Cryptocurrency has increasingly become an accepted form of financial exchange. However, it has also become a favored form of payment for cyber criminals.
In an effort to deter the use of cryptocurrencies in furtherance of criminal activity, the Federal Bureau of Investigation recently announced the formation of a Virtual Asset Exploitation Unit (VAXU). The VAXU will combine various investigatory, technical, and analytical resources, and the unit is charged with tracking the illicit use of cryptocurrencies and assisting in their seizure. This announcement follows close on the heels of the recent U.S. Department of Justice appointment of veteran federal prosecutor Eun Young Choi as the first director of the newly-created National Cryptocurrency Enforcement Team (NCET).
In the past, it has proven difficult for law enforcement to track the use of illicit cryptocurrencies. The formation of VAXU serves to address and alleviate this issue, and while significant law enforcement resources are being devoted to this new initiative, both DOJ and the FBI must work to strengthen their partnerships with private businesses, who will be relied on to report the use of cryptocurrency in connection with criminal activity.
The use of cryptocurrency for both legitimate and illegal activities continues to grow unabated.
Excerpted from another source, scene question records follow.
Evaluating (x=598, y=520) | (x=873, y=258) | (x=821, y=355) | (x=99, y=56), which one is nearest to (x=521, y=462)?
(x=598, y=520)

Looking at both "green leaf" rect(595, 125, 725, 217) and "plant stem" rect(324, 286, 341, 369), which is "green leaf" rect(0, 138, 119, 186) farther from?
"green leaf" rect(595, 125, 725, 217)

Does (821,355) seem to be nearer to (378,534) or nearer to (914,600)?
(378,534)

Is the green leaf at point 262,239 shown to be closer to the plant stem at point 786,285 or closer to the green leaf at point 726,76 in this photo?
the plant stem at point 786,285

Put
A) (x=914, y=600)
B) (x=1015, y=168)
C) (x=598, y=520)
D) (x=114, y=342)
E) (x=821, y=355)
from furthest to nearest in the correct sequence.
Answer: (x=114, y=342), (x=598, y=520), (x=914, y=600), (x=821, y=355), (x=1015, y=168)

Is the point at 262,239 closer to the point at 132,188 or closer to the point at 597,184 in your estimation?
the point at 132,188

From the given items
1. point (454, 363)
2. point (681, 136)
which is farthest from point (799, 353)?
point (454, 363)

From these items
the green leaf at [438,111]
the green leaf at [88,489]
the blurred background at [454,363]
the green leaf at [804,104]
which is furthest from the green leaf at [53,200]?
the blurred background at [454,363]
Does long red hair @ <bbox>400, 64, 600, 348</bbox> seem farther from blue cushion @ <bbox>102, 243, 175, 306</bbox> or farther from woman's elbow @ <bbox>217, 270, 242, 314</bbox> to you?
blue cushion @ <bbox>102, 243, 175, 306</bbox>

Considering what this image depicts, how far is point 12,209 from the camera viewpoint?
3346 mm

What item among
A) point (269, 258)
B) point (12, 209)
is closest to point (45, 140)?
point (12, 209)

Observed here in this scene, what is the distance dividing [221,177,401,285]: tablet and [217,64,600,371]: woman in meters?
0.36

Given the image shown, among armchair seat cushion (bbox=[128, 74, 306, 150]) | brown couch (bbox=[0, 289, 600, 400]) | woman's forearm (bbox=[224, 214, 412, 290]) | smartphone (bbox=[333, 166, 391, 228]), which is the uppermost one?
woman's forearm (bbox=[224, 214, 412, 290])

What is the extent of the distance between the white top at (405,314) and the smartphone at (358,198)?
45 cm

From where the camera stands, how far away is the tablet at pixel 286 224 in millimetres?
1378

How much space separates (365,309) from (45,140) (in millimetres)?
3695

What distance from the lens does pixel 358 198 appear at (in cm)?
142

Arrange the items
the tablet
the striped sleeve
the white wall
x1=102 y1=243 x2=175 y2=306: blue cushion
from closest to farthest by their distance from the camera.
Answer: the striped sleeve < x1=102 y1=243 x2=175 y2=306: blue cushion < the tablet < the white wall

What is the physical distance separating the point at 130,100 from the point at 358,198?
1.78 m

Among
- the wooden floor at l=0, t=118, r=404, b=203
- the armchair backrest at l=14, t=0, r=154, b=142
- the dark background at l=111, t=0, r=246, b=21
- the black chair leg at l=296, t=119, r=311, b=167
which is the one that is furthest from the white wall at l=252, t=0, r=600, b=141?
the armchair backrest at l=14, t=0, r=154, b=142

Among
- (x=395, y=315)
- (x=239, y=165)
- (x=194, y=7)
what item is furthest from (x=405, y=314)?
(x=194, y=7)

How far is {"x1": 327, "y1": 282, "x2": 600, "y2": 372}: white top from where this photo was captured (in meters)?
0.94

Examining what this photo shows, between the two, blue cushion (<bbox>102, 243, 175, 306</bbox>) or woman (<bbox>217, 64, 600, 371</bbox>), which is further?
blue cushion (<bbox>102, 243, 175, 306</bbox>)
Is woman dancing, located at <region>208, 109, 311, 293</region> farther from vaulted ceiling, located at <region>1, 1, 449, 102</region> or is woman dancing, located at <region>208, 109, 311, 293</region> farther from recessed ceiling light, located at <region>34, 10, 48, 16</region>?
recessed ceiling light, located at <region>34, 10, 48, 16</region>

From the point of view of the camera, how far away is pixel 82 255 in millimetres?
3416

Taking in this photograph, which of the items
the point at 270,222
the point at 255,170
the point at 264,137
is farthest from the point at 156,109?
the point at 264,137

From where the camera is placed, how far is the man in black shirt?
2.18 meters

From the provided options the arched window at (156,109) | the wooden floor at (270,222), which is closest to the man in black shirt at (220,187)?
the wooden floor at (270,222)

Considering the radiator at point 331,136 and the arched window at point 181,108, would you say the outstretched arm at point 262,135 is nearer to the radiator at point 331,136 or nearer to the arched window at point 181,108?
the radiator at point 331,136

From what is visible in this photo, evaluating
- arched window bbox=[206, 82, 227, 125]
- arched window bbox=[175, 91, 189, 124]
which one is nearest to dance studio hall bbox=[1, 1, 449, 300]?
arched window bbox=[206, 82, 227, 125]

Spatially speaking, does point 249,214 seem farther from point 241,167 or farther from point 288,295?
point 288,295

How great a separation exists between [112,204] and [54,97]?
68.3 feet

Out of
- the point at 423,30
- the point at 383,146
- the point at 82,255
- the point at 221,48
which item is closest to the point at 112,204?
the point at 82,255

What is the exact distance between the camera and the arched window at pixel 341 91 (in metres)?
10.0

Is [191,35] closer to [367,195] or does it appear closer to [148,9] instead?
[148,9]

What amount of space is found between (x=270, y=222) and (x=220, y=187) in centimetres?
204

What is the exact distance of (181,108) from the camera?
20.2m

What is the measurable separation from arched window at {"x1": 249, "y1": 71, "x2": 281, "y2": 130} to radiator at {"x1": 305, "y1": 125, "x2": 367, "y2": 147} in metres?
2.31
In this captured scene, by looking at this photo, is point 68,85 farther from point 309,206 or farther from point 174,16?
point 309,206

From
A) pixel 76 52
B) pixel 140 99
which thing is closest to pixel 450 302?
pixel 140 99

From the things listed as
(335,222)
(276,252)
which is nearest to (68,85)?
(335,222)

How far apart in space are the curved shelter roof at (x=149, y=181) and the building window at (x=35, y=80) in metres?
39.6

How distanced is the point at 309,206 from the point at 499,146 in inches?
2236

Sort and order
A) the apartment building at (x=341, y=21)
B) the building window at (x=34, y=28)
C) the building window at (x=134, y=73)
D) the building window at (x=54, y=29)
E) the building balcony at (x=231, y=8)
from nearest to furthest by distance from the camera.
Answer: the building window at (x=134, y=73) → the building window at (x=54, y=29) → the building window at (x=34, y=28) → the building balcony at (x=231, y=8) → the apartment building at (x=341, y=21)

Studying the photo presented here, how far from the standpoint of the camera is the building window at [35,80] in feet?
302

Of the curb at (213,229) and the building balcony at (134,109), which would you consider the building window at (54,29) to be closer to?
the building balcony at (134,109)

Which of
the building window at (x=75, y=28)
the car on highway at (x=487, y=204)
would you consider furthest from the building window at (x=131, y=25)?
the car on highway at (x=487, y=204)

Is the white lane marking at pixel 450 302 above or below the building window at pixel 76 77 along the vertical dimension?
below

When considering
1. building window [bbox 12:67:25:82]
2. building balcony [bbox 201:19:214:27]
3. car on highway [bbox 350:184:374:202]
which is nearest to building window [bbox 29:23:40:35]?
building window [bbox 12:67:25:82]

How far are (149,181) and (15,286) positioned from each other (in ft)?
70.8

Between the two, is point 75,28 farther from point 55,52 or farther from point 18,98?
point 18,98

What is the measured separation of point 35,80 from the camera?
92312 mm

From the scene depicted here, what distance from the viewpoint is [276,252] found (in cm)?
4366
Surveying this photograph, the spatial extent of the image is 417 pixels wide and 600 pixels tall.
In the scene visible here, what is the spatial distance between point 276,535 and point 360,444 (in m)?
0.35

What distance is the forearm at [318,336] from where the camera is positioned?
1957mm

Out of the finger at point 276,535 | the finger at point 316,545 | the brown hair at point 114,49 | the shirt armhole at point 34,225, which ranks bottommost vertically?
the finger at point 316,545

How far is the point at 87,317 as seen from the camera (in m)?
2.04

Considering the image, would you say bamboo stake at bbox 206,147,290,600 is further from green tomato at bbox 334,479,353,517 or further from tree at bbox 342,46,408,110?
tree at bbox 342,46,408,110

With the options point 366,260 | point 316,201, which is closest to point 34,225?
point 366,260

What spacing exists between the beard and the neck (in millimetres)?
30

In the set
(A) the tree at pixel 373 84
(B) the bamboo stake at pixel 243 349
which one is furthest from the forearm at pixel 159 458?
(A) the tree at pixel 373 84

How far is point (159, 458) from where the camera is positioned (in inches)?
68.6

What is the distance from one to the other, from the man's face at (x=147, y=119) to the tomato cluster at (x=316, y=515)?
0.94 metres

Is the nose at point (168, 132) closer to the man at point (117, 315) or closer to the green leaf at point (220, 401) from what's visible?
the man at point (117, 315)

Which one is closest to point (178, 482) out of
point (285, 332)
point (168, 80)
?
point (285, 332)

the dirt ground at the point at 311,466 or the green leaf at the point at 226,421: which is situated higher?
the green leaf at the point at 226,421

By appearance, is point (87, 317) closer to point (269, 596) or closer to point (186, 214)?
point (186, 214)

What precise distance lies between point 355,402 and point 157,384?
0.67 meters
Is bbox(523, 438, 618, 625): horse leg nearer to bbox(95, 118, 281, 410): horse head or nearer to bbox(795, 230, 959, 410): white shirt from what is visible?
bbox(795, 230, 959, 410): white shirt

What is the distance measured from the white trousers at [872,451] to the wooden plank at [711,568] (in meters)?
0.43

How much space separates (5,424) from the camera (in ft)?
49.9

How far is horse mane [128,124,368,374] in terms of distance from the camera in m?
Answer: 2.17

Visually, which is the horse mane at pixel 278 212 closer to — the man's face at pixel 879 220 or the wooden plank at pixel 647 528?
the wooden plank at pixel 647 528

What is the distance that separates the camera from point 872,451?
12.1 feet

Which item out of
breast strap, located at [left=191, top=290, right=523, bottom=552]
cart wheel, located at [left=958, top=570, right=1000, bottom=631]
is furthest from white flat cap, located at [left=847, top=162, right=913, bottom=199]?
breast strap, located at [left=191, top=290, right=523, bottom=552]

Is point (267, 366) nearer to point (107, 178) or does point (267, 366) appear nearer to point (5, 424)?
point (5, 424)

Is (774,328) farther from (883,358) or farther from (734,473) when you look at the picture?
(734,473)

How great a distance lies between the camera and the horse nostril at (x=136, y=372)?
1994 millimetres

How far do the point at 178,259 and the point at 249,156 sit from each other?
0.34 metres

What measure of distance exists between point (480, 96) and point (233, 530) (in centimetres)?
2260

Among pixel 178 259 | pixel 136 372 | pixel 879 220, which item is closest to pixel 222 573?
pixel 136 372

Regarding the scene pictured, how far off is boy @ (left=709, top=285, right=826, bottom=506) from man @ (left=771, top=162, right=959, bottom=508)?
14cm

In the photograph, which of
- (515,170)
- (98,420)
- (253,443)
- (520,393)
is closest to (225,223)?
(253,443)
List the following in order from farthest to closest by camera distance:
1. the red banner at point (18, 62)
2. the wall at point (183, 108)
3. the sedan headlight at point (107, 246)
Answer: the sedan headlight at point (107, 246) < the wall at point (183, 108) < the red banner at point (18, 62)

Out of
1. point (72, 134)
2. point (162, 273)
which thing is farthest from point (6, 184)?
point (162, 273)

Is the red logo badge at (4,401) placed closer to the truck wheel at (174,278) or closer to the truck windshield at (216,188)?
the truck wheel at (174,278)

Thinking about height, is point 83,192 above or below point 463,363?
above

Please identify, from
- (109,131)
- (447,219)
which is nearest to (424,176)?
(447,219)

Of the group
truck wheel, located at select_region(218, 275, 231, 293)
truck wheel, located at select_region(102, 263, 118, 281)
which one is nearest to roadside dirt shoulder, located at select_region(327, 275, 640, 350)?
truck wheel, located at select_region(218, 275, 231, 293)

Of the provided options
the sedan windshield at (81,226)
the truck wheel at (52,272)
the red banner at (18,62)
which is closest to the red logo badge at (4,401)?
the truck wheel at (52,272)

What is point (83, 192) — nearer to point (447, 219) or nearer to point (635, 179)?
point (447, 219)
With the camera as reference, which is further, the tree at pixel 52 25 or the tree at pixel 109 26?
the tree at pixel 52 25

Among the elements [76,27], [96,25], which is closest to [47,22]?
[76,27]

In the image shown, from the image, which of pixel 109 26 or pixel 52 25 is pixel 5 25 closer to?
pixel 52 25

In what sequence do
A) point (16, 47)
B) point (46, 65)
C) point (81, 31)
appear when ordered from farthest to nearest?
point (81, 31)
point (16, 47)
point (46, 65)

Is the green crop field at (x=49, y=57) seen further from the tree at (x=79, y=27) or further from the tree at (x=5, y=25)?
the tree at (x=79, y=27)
It is estimated that over 300 million people in the world own cryptocurrency, and over 18,000 businesses now accept cryptocurrency as payment. On the illicit side, almost 80% of all ransomware payments are made via cryptocurrency, and it is estimated that cryptocurrency payments for ransomware attacks exceeded $20 billion in 2021.
The creation of the VAXU is an acknowledgement that cryptocurrency plays an integral role in criminal activity and that additional resources are needed in order to ensure that cryptocurrency does not continue to fuel cyber or conventional crimes going forward.